August 4, 2016 update: I just created a page for Zong-qi Cai. It's great to be back to Wikipedia. The page describes what we've been doing together in between. I hope to contribute to other Chinese poetry articles if Prof. Cai finds more time to supervise me. It probably won't be soon though because he's probably jumping into a HTRCP-follow-up book series! Philipmerrill (talk) 06:52, 5 August 2016 (UTC)

First signed up October 22, 2011, hoping to get involved in pages having to do with Chinese poetry.

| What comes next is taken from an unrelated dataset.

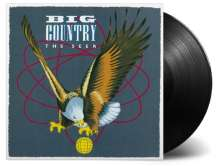Big Country: The Seer (180g) (Expanded-Edition) (+4 Bonustracks), 2 LPs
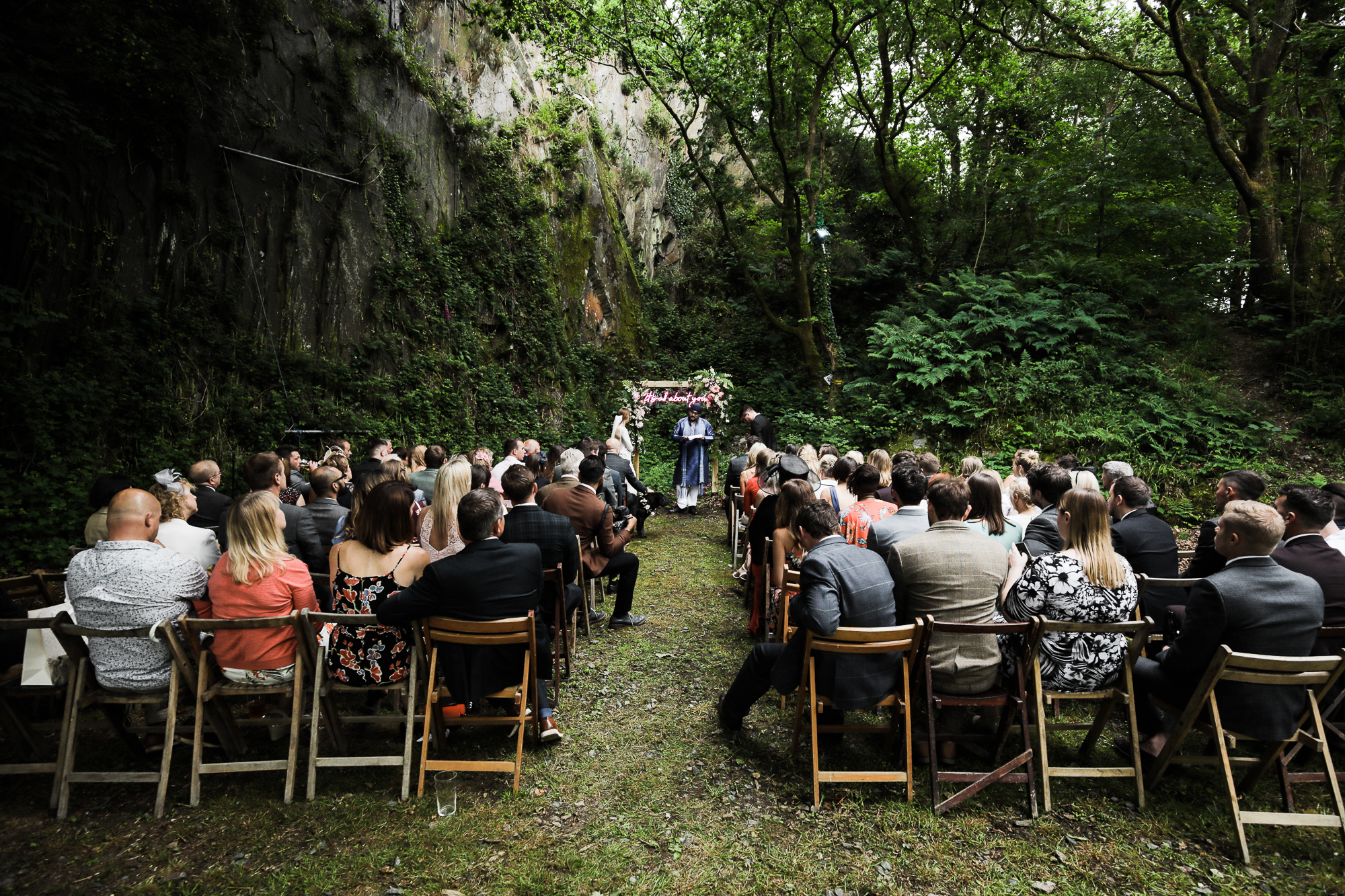 FFORESTWEDDINGS.CO.UK, CARDIGAN, WALES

More about myself on Nov. 5, 2011: I'm 53 and work as a Web Coordinator for The Recording Academy, helping with the site and writing a weekly news-roundup column called ArtsWatch (at GRAMMY.com). In college at Columbia, NYC, I did 2-1/2 years of Chinese. Two of my teachers were Irene Liu and Donald Chang, who were later two of the authors of the book "David and Helen in China: Simplified Character Edition: An Intermediate Course in Modern Chinese." In 1993, I found myself newly single with my two young children to raise. As teens in 2006 they got on my case that I needed something besides my music that would be for me. I would point out tediously that it needed to be something I could do in spite of their sometimes continuous interruptions - and from that I/we decided that I would return to learning Chinese, studying on my own. It's been a wonderful luxury, and a decided contrast with the academic pressure I went through studying as a student. For now, I'm no good at speaking. It's not like I can understand spoken Mandarin except for simple and obvious phrases or sentences. But my character knowledge is doing pretty well and the luxury includes being able to afford a lot of great used books. I have read up a storm since 2006, and watched a whole lot of Chinese movie DVDs I was able to buy. It was all very cheap compared to feeding the kids. And when the work+family pressures got too hard, I could always just stop and come back to it.

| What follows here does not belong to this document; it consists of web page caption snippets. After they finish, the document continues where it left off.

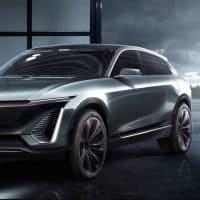 Cadillac E-Auto Konzept seitlich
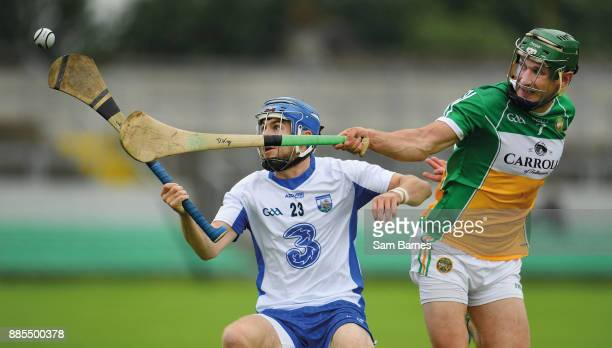 Offaly Ireland 1 July 2017 Colin Dunford of Waterford in action against David King of Offaly during the GAA Hurling AllIreland Senior Championship...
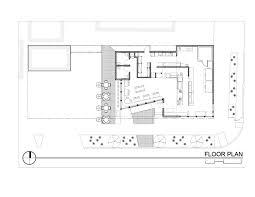pizza shop floor plan of pagliacci pizza floisand studio 11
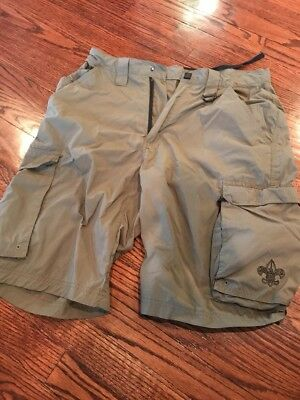 Men's Size Small Boy Scouts Of America Shorts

My reason for focusing on Chinese poetry has everything to do with when I bought the book "How To Read Chinese Poetry" in 2009. When I started reading the introduction and found out there were accompanying MP3 files I freaked trying to find them. Since I had bought it used, I thought maybe I was missing a CD. Searching the web, I emailed the author/editor Zong-qi Cai before I even finished reading the two-page introduction. I was distraught. Then I finally finished reading the introduction and there was the URL for the web page (that hadn't come up from my searching). It was very embarrassing. Clearly, I am sometimes impractically swept away with emotion. Zong-qi Cai answered my email and encouraged me to communicate about the book with him as I read it. I took my time and finished it in 2010. Along the way, I took 26 poems that I now had three versions of - because they were in "How To Read Chinese Poetry" as well as the Sinolingua titles "Interactive Chinese" and "100 Ancient Chinese Poems" - and made careful line-by-line web versions of them with characters, pinyin, and my own translations. I suggested to Zong-qi Cai that what would really be helpful to learners/students like myself would be something that handled the poems more like that, and provided the sort of useful annotations I remembered from some Horace materials back when I did a year of Latin at Columbia. As a result, there is now a Workbook to accompany the other text that will soon be published, and I helped copyedit it. So in some ways I want to get the word out - even though I don't really get anything out of it - but also I figure getting to know the Wikipedia editing world is a good thing and going through the process in the Chinese poetry section will help cement things in my mind better. Also, there is room for improvement on those pages, I kind of know what I'm doing both in terms of the web and Chinese, and Zong-qi Cai has offered to help from the sidelines if I need expert advice or just validation that I'm staying on the right track. So we'll see where this goes. I'm definitely writing this (as per the Wikipedia Help advice) so other editors can see where I'm coming from and judge my contributions accordingly.